### Exercise task
Find the line that contains "At what distance from the camera" in the entries below. Output it and each later line exactly, and nothing else.

[Stored records]
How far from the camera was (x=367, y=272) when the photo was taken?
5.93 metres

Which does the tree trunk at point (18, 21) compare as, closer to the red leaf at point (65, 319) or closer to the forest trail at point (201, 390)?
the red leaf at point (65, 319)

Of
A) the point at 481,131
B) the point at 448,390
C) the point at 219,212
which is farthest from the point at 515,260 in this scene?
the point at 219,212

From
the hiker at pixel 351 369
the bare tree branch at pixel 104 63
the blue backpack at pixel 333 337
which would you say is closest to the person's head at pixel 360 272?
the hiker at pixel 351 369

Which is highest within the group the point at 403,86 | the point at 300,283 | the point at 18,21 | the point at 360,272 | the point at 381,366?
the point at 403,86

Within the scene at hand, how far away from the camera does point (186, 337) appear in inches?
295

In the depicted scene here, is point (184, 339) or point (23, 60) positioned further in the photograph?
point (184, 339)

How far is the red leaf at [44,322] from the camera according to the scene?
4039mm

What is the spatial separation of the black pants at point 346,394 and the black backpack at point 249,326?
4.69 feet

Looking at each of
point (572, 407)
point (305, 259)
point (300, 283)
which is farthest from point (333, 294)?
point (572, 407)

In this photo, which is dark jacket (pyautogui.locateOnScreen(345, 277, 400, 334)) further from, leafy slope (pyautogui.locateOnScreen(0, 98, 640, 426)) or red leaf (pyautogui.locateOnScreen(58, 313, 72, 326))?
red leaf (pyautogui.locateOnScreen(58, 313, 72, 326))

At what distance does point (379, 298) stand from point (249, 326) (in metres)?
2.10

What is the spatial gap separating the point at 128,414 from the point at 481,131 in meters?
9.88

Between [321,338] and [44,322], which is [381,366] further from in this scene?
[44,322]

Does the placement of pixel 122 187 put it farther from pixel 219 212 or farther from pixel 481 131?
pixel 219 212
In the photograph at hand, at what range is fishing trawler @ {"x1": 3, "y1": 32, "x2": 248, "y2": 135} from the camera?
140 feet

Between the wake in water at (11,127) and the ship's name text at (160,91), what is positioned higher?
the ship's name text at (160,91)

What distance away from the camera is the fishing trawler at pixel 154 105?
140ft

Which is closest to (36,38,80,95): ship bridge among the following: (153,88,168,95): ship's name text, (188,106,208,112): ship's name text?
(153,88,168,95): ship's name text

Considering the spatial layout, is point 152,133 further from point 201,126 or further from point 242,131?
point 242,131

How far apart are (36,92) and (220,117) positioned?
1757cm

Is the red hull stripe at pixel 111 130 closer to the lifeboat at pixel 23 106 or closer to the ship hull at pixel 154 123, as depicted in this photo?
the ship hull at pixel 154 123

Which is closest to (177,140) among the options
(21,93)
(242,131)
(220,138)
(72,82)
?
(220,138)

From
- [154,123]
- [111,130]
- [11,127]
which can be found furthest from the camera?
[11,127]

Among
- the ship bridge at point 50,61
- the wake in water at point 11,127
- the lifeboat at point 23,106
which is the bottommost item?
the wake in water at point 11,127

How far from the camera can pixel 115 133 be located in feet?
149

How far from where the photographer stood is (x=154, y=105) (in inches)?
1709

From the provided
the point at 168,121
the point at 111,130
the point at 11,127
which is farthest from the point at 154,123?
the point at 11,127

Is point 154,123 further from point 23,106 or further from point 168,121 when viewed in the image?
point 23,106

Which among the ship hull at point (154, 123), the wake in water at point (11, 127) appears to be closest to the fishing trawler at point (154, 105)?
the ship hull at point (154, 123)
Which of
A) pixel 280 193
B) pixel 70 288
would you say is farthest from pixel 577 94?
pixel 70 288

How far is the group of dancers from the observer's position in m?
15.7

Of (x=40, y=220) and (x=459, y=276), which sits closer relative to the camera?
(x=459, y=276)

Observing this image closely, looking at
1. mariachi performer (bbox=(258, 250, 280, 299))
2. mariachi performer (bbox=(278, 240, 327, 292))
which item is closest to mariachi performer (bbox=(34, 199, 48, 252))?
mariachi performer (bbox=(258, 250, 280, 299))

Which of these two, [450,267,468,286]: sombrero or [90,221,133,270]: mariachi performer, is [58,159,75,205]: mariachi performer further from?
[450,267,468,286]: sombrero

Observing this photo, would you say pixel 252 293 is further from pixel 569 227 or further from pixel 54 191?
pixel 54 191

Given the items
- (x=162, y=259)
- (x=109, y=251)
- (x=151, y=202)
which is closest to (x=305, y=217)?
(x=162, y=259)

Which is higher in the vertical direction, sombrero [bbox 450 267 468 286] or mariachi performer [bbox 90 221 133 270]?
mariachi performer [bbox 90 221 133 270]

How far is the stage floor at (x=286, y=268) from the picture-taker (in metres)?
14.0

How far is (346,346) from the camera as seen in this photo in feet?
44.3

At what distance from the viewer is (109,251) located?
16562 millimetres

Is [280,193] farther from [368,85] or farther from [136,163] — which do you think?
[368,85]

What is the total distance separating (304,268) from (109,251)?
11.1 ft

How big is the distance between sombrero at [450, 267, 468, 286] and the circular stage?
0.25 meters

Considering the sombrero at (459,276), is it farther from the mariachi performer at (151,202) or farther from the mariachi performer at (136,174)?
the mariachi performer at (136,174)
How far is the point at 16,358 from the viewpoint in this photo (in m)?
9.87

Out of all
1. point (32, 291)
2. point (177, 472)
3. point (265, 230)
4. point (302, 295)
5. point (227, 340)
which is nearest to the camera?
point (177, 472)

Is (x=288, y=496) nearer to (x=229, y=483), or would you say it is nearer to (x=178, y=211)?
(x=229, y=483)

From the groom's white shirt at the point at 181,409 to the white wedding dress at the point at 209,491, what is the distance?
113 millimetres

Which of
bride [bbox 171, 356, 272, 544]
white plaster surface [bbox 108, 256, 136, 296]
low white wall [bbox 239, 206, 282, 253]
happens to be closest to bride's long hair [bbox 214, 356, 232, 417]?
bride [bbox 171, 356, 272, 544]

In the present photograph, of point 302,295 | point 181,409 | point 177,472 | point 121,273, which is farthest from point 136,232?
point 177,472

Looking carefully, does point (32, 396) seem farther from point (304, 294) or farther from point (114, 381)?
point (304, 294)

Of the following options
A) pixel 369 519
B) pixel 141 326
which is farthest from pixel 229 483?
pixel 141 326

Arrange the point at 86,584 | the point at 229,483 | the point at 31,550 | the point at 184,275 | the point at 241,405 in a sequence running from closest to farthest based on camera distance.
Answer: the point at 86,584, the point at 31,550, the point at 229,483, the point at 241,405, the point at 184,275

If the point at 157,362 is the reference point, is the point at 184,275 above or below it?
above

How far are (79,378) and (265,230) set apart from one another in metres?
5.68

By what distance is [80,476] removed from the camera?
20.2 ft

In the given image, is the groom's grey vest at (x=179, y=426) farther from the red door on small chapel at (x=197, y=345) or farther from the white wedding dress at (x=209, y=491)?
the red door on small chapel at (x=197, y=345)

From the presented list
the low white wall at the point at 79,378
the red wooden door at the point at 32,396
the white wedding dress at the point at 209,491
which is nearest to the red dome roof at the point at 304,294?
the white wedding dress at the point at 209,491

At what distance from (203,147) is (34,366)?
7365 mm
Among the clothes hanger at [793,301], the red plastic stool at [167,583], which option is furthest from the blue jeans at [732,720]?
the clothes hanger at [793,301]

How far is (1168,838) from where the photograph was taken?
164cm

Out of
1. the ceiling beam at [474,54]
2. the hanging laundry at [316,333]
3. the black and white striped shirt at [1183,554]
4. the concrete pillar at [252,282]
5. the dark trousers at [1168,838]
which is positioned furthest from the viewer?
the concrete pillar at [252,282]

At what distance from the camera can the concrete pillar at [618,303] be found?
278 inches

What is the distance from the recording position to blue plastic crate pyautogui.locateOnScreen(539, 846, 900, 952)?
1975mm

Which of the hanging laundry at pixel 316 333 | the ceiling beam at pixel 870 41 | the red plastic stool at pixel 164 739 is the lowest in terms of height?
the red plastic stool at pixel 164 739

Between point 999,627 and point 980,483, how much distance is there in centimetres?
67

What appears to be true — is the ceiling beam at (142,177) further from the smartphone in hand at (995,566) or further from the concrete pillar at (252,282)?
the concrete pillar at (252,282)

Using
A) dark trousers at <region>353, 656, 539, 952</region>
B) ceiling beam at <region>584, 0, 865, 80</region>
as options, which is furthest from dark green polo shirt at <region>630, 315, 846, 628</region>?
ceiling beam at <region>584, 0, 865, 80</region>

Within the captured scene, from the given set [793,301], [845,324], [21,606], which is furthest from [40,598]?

### Answer to the problem
At what distance from the camera can the concrete pillar at [618,303] be found?
278 inches

What is the distance from the recording position to blue plastic crate pyautogui.locateOnScreen(539, 846, 900, 952)?
1975mm

Which of the hanging laundry at pixel 316 333 | the ceiling beam at pixel 870 41 | the red plastic stool at pixel 164 739 is the lowest in terms of height?
the red plastic stool at pixel 164 739

Between point 999,627 and point 980,483, how much distance is there in centimetres?
67

What appears to be true — is the ceiling beam at (142,177) further from the smartphone in hand at (995,566) or further from the concrete pillar at (252,282)?
the concrete pillar at (252,282)

Using
A) dark trousers at <region>353, 656, 539, 952</region>
B) ceiling beam at <region>584, 0, 865, 80</region>
as options, which is furthest from dark green polo shirt at <region>630, 315, 846, 628</region>?
ceiling beam at <region>584, 0, 865, 80</region>

Within the captured scene, from the given set [793,301], [845,324], [21,606], which is furthest from [40,598]?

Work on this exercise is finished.